◆ The problem ◆
Strip the pictures, then copy the remaining data exactly as it stands.

◆ Material provided ◆
□ □ □ □ □

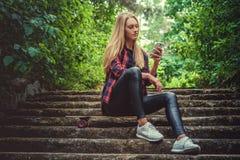 Zufällige blonde Frau mit longboard unter Verwendung des Smartphone Lizenzfreies Stockbild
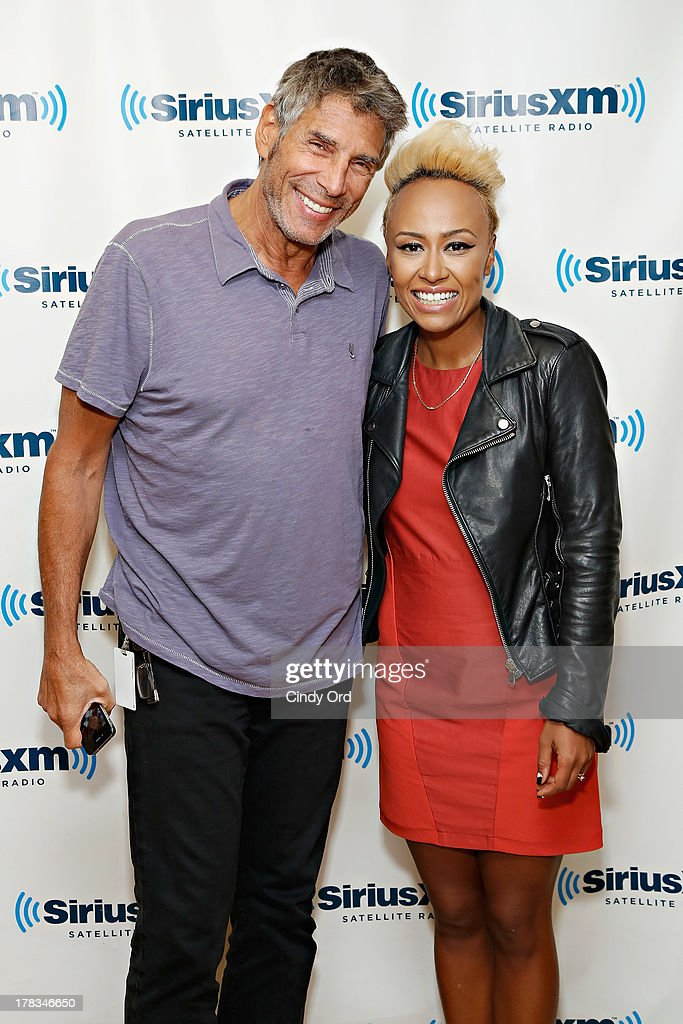 Singer Emeli Sande (R) poses with SiriusXM host Mark Goodman at the SiriusXM Studios on August 29, 2013 in New York City.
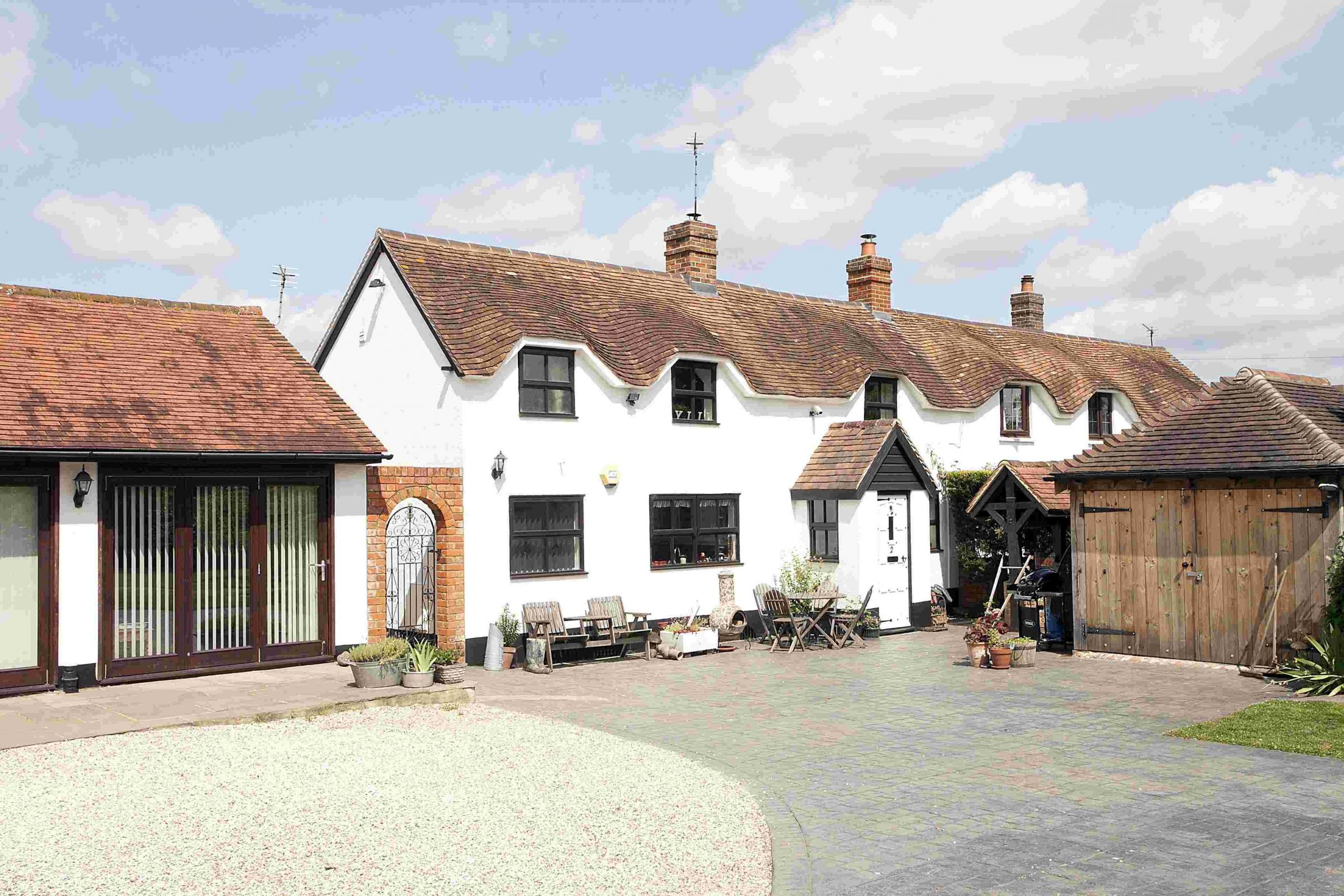 Cherry Tree Cottage, at Pamber Green, near Basingstoke, sold by Carter Jonas, for £475,000 in the autumn of 2013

□ □ □ □ □

◆ Problem solution ◆
 Zufällige blonde Frau mit longboard unter Verwendung des Smartphone Lizenzfreies Stockbild
 Singer Emeli Sande (R) poses with SiriusXM host Mark Goodman at the SiriusXM Studios on August 29, 2013 in New York City.
 Cherry Tree Cottage, at Pamber Green, near Basingstoke, sold by Carter Jonas, for £475,000 in the autumn of 2013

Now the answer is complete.